LONG DISTANCE

How come with most calling plans from any of the big phone service providers it’s more expensive to make an in-state long distance call than an out of state one?


Now is the time for all good men to come the the aid of their gazorninplatt.

Uhh, maybe because they make more money that way ?

Oh, you don’t need to use all-caps. We can read the smaller letters without glasses.

I really hate that. Calling a place 30 miles away costs more than a place 3,000 miles away? What the F*** is that S*** ?

I believe that’s because those calls (I’ve heard them referred to as “local long-distance”) traditionally haven’t experienced the competition that “real” long-distance calls have. I don’t think you have the option of selecting your local-long-distance carrier.

Of course, as other options such as cell phones become more viable competition begins to appear from other directions.

We finally got a plan through MCI where all in-state and out-of-state calls, any time, are 5 cents a minute. $8.95 a month.
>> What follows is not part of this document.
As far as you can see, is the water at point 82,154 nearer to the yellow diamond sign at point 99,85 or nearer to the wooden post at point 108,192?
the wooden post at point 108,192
We compared phone bills for a couple of months before signing up for it. Figure it might save us $10 a month or so.

Long distance carriers traditionally do not have local service capabilities, although that is rapidly changing. Judge Green, the Yoko Ono of telecommunications, restricted AT&T (and by default, MCI, Sprint and the other LD competitors) from local service when the Bell System was broken up. AT&T never really did provide local service, if you wanted to make a call from NYC to Buffalo, that was courtesy of New York Telephone, and possibly a half dozen other companies in between who actually provided the physical facilities for the call. Some of these companies were owned by AT&T, some were not. All added to the bill though. It is still more or less true today.

I think it has something to do with the fact that interstate calls are regulated by the federal government, but intrastate calls are only regulated by the state governments.